Count the lines in the listing below that contain the word "point", with case counting, and give only that number.

*Record extracts:*
========================================

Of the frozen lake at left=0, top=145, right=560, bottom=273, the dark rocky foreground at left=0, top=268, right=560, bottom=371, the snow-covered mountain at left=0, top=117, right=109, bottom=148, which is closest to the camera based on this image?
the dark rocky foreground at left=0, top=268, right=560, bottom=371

========================================

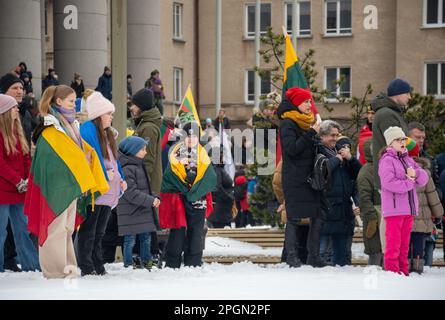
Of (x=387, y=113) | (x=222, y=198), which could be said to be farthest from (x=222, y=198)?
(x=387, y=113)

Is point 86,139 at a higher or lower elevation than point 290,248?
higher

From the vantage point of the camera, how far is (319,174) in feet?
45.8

========================================

*Expected output:*
2